И в пламени этом горели дома,
Где плакало детство мое,
Где я по простору сходила с ума,
В каморке зубря Бытие.
СВ. МАРИЯ ЕГИПЕТСКАЯ. ИКОНА
Коричневый лик. Вот уже и старуха.
Плащ кровавый тяжелей камня.
Ступни легче птичьего пуха.
Держит зеркало костистыми руками.
Годы прорезали кресты и звезды
Под глазами, на темной цыганской коже.
Теперь осталось одно: просто
Посмотреть в зеркало.
До дна. До дрожи.
Морщины открыты Солнцу и ветру.
Розданы девкам помады и краски.
Лишь взгляд в центре лика – бешеный, светлый,
Глядящий в колодец тьмы без опаски.
ТРЕТИЙ АНТИФОН
«Блажени нищии духом, ибо тех есть Царствие Небесное».
…Oxты, нищая моя
Да на Мытном рынке!..
Среди люда и зверья –
Молоко из крынки!..
Монета сожгла мне пальцы.
Потом – ее ладонь.
Духи мои закрыла отчаянная вонь.
И я ее вдохнула, как чистый кислород.
От Сотворенья Мира
стоял бессчетный год.
Царицею сидела
старуха на снегу.
И я вдруг поняла, что больше не могу
Быть сытой и красивой – пред голодом ее,
Венчающим колючей короной – бытие!
Мышиные лохмотья. В сугробе – костыль.
А с неба густо валит серебряная пыль.
О Господи, вот так бы земной окончить путь –
К прохожему ладони во вьюге протянуть.
Глаза ее – черные дыры – средь рыночных огней!

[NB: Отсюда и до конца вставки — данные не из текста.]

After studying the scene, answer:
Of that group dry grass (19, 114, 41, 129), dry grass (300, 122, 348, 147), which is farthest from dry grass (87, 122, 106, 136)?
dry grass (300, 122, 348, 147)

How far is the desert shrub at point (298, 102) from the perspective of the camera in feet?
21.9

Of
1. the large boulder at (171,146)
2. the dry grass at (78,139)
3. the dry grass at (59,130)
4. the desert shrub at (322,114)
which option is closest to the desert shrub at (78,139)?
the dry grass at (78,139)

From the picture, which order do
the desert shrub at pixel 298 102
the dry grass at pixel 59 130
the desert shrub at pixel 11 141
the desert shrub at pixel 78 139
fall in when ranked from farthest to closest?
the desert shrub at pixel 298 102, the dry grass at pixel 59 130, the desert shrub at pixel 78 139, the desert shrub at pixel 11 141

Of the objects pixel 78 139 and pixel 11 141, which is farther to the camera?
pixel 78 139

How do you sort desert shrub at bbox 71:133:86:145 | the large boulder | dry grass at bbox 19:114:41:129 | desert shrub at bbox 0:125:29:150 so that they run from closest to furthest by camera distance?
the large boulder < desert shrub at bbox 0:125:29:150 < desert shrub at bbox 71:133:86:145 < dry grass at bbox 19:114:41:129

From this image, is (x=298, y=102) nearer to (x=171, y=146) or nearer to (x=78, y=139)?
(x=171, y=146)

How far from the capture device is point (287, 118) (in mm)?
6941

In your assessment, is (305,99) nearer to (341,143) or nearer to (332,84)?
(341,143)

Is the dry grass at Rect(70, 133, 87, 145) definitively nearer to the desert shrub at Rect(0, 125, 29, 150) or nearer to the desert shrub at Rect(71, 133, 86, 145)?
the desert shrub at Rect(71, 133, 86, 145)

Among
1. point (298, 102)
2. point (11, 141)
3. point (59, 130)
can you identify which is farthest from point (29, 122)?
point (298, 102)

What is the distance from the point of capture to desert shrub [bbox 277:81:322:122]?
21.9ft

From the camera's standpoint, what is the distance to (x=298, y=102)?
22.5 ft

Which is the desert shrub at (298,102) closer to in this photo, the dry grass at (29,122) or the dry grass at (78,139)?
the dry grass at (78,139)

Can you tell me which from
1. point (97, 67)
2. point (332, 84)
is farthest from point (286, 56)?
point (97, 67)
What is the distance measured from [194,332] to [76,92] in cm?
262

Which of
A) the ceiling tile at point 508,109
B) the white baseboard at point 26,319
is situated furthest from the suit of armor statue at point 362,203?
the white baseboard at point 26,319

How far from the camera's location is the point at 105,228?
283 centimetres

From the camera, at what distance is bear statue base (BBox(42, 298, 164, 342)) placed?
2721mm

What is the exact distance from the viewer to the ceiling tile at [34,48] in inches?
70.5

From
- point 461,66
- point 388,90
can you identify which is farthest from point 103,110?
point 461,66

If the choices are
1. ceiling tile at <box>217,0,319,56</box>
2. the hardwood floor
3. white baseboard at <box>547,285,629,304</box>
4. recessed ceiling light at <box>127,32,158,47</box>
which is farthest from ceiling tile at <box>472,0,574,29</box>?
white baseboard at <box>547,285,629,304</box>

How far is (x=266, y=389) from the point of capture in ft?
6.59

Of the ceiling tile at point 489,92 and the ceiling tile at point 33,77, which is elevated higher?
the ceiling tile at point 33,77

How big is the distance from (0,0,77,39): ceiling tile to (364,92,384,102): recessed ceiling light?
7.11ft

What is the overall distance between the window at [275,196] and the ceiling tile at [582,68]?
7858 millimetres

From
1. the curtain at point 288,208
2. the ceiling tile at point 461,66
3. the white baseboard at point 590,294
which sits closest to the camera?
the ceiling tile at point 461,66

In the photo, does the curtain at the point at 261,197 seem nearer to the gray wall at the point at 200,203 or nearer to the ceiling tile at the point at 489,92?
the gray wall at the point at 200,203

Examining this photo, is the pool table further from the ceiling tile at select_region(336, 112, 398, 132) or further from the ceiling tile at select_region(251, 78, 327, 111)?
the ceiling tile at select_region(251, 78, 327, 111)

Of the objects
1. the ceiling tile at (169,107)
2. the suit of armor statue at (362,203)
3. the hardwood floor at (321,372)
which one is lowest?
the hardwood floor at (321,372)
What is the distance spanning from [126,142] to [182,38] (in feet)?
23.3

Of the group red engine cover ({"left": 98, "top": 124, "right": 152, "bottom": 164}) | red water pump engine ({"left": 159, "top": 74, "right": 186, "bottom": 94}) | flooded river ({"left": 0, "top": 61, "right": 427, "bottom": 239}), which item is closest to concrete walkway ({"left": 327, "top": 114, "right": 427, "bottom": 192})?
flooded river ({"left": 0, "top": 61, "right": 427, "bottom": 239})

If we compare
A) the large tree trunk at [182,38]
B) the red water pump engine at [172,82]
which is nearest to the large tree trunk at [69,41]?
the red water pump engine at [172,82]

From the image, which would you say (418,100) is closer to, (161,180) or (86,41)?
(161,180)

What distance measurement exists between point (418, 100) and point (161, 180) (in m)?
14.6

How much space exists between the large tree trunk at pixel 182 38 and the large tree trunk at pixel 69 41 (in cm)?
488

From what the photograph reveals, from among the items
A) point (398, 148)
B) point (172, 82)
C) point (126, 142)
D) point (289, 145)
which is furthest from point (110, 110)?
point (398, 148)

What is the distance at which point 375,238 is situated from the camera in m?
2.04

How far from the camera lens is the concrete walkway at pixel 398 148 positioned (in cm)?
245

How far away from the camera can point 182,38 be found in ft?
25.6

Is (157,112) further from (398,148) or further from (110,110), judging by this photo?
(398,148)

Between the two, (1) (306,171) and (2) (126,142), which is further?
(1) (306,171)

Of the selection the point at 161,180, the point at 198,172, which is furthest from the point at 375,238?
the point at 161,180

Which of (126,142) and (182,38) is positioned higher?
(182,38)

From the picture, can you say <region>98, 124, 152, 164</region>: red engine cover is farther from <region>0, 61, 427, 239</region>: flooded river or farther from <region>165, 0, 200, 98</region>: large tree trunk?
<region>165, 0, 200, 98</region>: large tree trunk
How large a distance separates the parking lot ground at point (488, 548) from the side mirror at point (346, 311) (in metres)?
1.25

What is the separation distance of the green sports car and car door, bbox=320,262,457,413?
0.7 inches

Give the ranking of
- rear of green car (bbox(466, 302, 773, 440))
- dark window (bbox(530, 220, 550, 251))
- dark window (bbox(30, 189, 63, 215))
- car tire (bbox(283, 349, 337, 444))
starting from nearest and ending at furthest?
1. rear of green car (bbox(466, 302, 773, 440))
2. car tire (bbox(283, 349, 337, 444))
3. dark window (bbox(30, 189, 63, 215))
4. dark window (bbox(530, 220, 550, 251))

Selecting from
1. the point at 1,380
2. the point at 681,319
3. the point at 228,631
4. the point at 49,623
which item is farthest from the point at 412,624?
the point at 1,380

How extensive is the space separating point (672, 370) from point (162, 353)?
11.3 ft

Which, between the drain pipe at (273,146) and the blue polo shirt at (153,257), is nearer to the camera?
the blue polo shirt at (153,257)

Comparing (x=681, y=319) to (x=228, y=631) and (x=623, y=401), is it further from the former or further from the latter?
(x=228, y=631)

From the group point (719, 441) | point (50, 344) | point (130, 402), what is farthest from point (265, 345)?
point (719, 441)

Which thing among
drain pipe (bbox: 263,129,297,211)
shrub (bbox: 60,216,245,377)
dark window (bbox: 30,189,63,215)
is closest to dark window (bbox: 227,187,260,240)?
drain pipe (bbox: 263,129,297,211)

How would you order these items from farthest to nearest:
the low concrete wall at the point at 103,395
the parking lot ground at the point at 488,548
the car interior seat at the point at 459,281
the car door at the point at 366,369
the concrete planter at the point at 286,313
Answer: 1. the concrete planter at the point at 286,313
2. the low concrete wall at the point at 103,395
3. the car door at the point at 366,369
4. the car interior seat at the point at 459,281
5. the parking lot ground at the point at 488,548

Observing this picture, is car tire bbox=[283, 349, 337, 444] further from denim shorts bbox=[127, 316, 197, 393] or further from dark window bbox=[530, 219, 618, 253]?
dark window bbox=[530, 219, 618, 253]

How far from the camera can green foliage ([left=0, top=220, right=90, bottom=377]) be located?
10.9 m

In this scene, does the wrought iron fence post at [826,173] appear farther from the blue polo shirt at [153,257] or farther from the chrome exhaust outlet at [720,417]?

…От Сотворенья Мира я – ее – бедней.
«Блажени плачущие: яко тии утешатся».
Плачет сестра моя: замуж никто не берет.
Ну же, нашла о чем плакать!.. Свобода дороже!..
Что ж по ночам затыкаешь кричащий рот
Мокрой подушкой, пропитанной шепотом: «Боже…»
Зеркало рысьим глазом мигает в тебя.
Стынет косметика. Угли в голландке застыли.
Жить как старуха, бобылью тоску претерпя?..
В зимнюю полночь сдается, что камни завыли.
Плачь! В этом мире единственно ценное – плач!
Слезы крупнее монет. Так оплатишь по счету
Штопанный локоть да сохлый дешевый калач,
Да дискотеку, где пьяное чувство полета.
Все так оплатишь – окладов витое литье
В церковке утлой, на кою плевать приучили,
И нерожденных детей, и страданье свое,
Что, как нагрузку к покупке, насильно всучили.
Плачь! Ты сестра мне. На улице дикий мороз.
Залито напрочь лицо золотыми слезами.
Плачь! Это счастье – так плакать, слабея от слез,
Видя иные миры высоко пред глазами.
«Блажени кротцыи, яко тии наследят землю».
У меня вокруг шеи – воротник серенький-серенький!
Я не открыла никакой Америки.
Подъезд – служба – общепит – подъезд –
Это мой маленький, потертый крест.
Шнурок черный. А крестик золотой.
Я не блещу никакой красотой.
А нынче в автобусе сдавили так
Что под левое ребро вошел пятак
Смолчала я
кротко глядя во тьму
Ибо мой крик
не услыхать никому
«Блажени милостивии, яко тии помиловани будут».